Anton Chekhov. The Duel and Other Stories. Translated by Constance Garnett, Project Gutenberg, 6 June 2013.
This was a freebie both on Project Gutenberg and Amazon which I decided to download because I like some of Chekhov’s stories and plays, and the libraries and bookstores are closed.
The Duel is a novella of about a hundred pages. The main characters are a couple living in sin on the Black Sea in a Russian Caucasian province in the late nineteenth century. The woman has left her husband, and they both left Petersburg to start over. Things move slowly but inexorably toward the duel of the title. Today the story is probably mostly of historical interest because we are reminded of the variety of nationalities and even religions within the old Russian Empire. We also see that social standing based on birth was still primary in the old aristocratic system.
One of the main characters is an impartial doctor who may be a stand-in for Chekhov himself. At one point the doctor notes:
“Faith without works is dead, but works without faith are worse still—mere waste of time and nothing more.” (82, cf. James 2:20)
The most pointed and probably most relevant story today is “The Princess.” The title character is, indeed, a princess. The tale contrasts the way she sees herself with the way others see her. Maybe like an American from inside the Beltway today, she not only has an inflated view of herself and, simply, does not understand anyone outside her class. One line in particular should get us thinking today about how the rich spend their money:
Can you possibly go on thinking of your philanthropic work as something genuine and useful, and not a mere mummery? It was a farce from beginning to end; it was playing at loving your neighbour, the most open farce which even children and stupid peasant women saw through! (175)
That is spoken by one person who is dangerously brave enough to speak his mind. Perhaps it is something we should all be paying attention to.
“The Mire” is probably the funniest or, at least, the most ironic. Here we meet the heiress to a vodka distillery who is Jewish. Like many other places in Europe, usury laws made it more convenient for Russians to borrow money from Jews and vice versa. In this case our protagonist Lt. Sokolsky is trying to get Susanna Moiseyevna Rothstein to pay the two thousand or so rubles that she owes his cousin so that he can get married. I wonder if it inspired Fitzgerald at all.
If Keats’ “La Belle Dame Sans Merci” were a farce rather than a horror story, you might end up with “The Mire.” My grandfather used to say, “Women—you can’t live with them and you can’t live without them.” I once heard a character on television say, “Men—you can’t live with them and you can’t shoot them.” Somehow, both apply to this tale.
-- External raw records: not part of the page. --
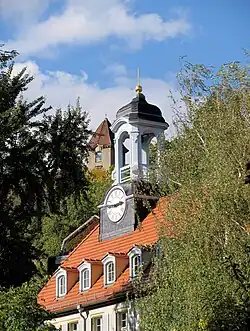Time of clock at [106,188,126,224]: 2:46
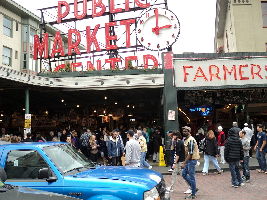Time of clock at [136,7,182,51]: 3:01
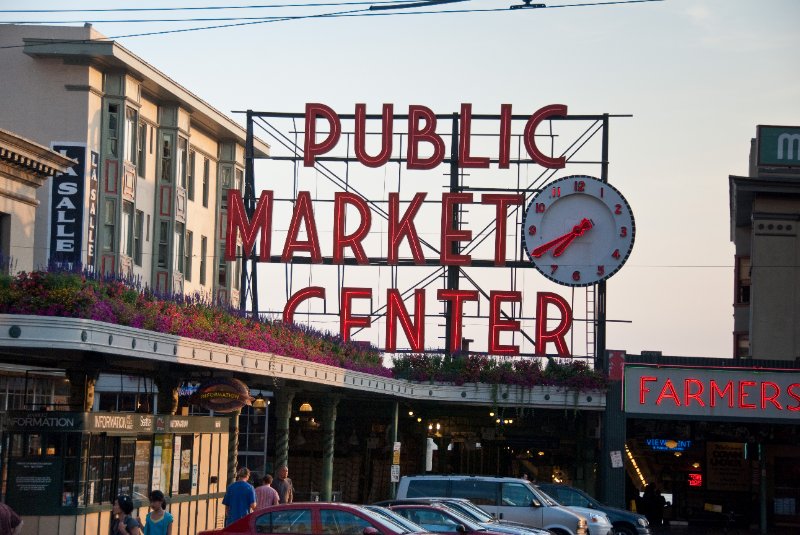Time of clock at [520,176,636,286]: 7:41
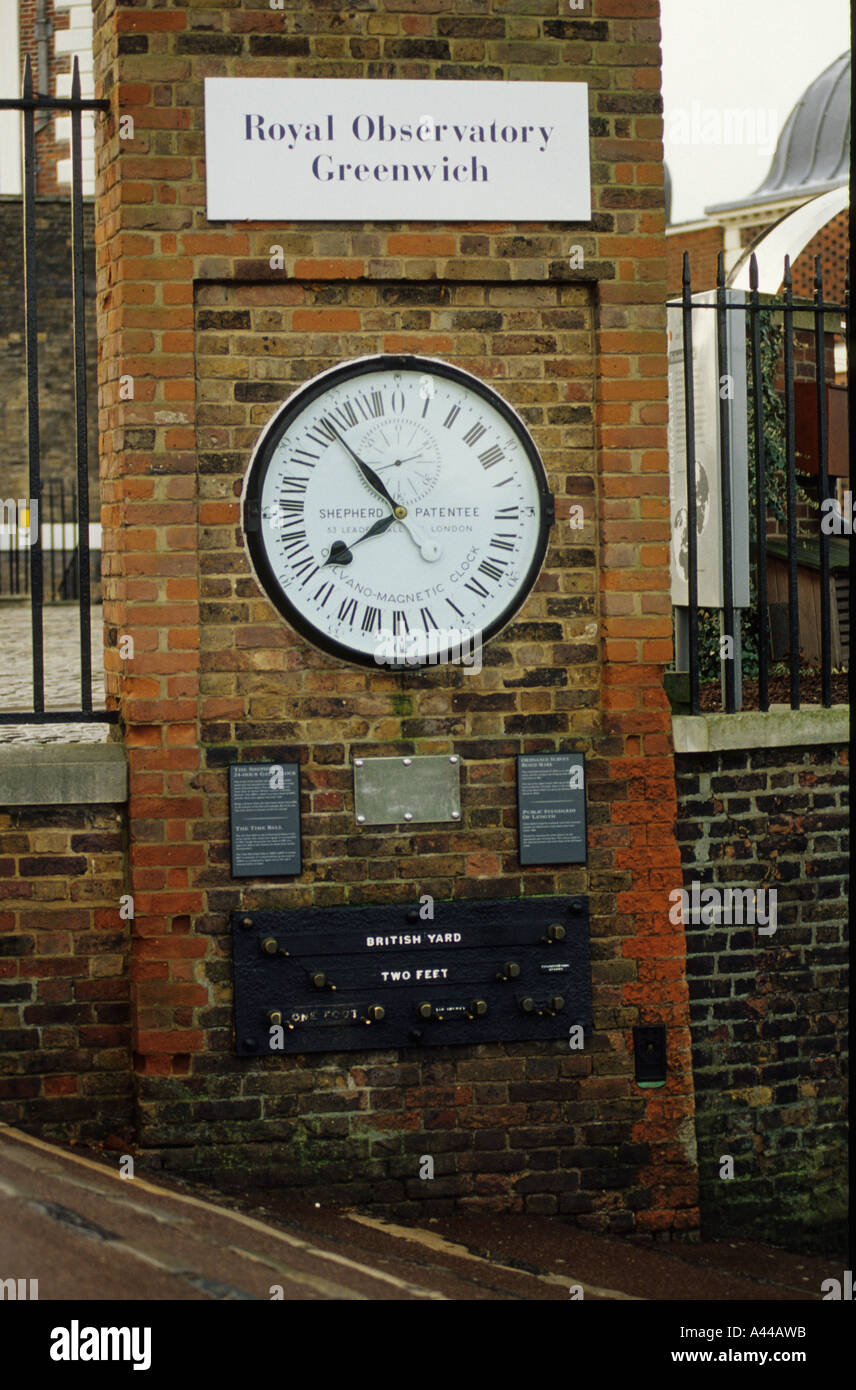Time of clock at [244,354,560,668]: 7:53
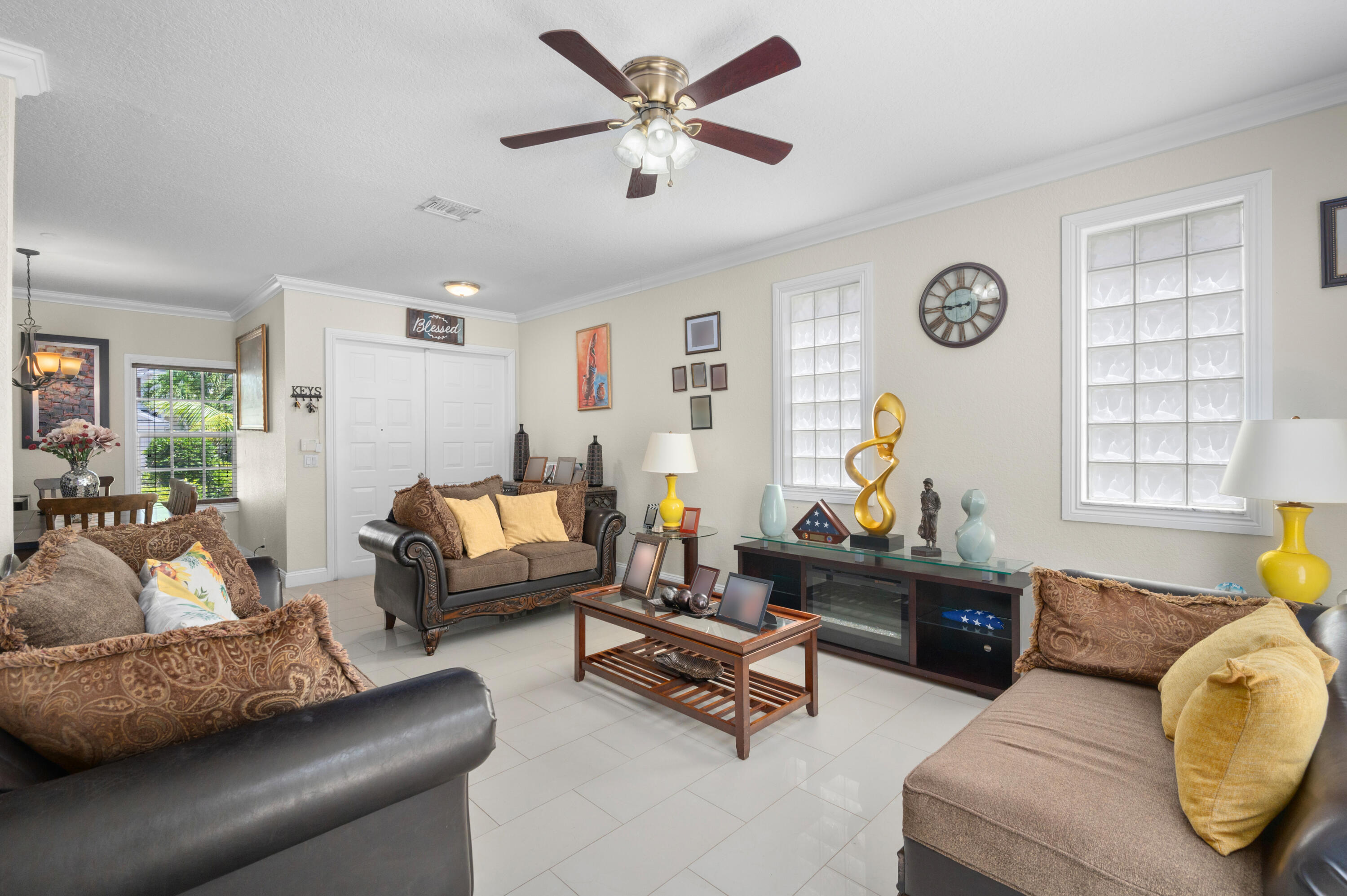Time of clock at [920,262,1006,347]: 8:45
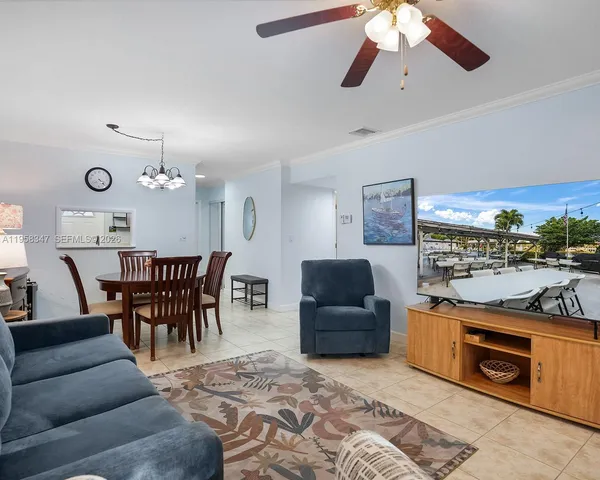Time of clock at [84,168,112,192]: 4:22
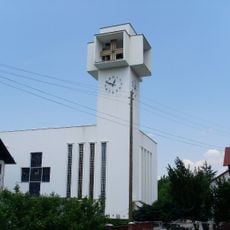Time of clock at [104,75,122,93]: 12:49
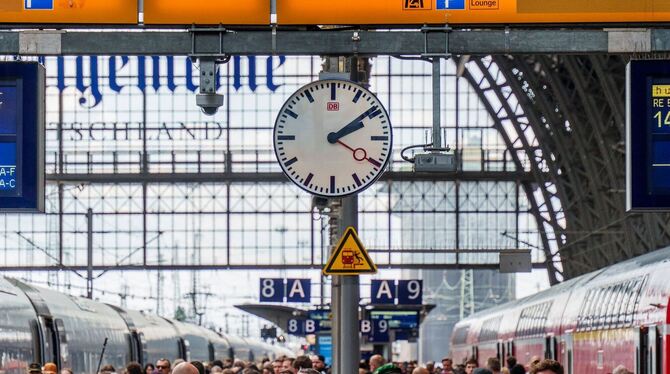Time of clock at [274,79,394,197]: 2:09
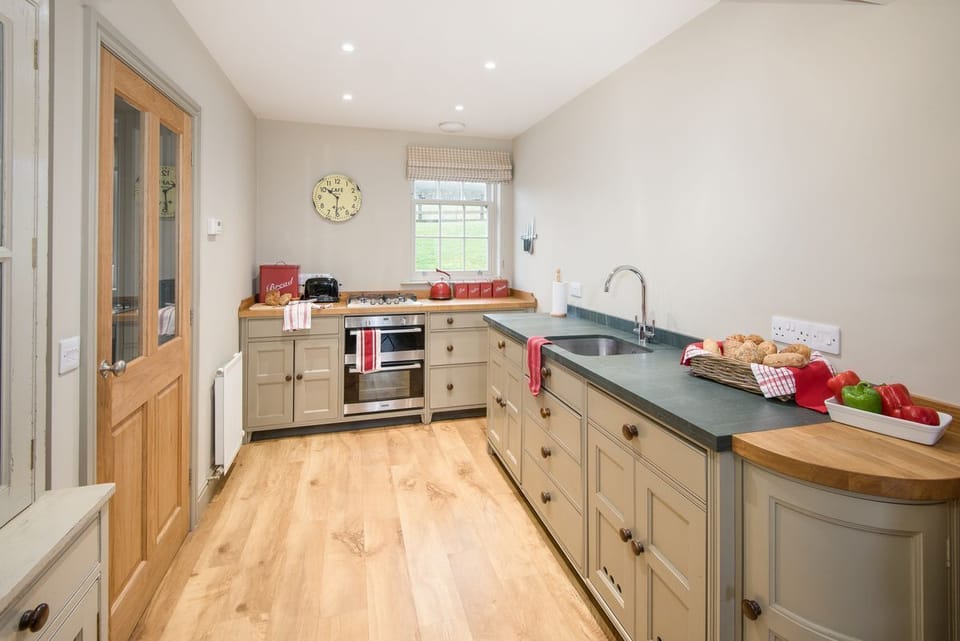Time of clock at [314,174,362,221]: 10:31
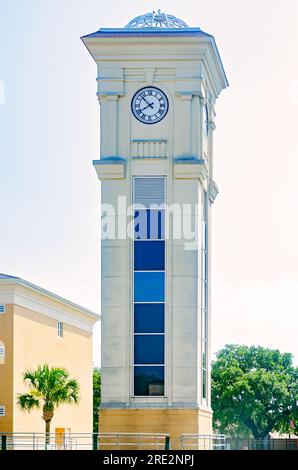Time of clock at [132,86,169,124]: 7:52
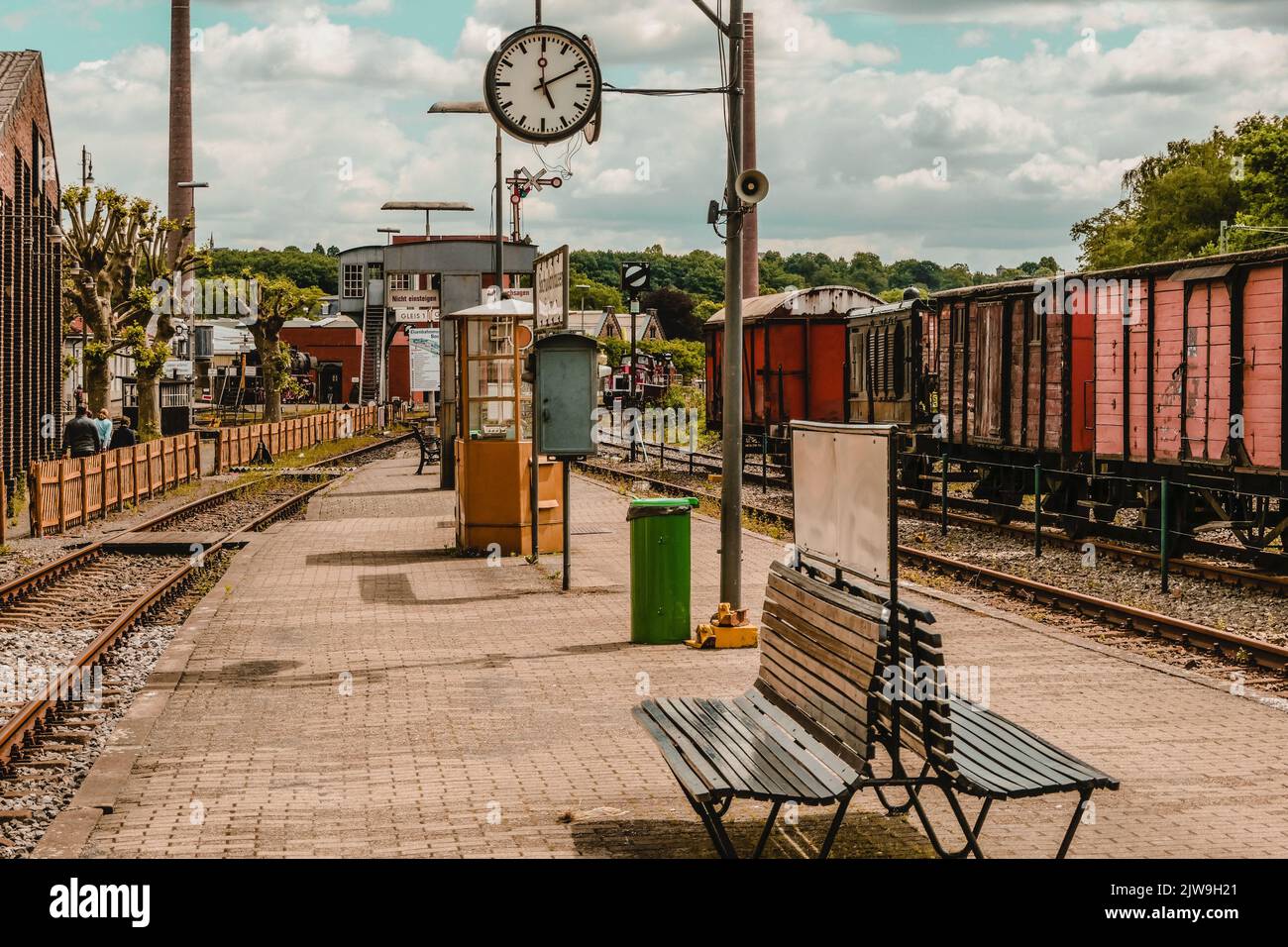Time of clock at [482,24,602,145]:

Other stories in this collection are worth reading, too. They give us a sense of the Russian middle and upper classes in the two or three decades prior to the Communist revolution. Even then, there is in many of the stories a sense of resignation: We are stuck on the steppes, and there is not much we can do about it. Fifty years later they might be stuck on the collective farm or factory, but how much had changed?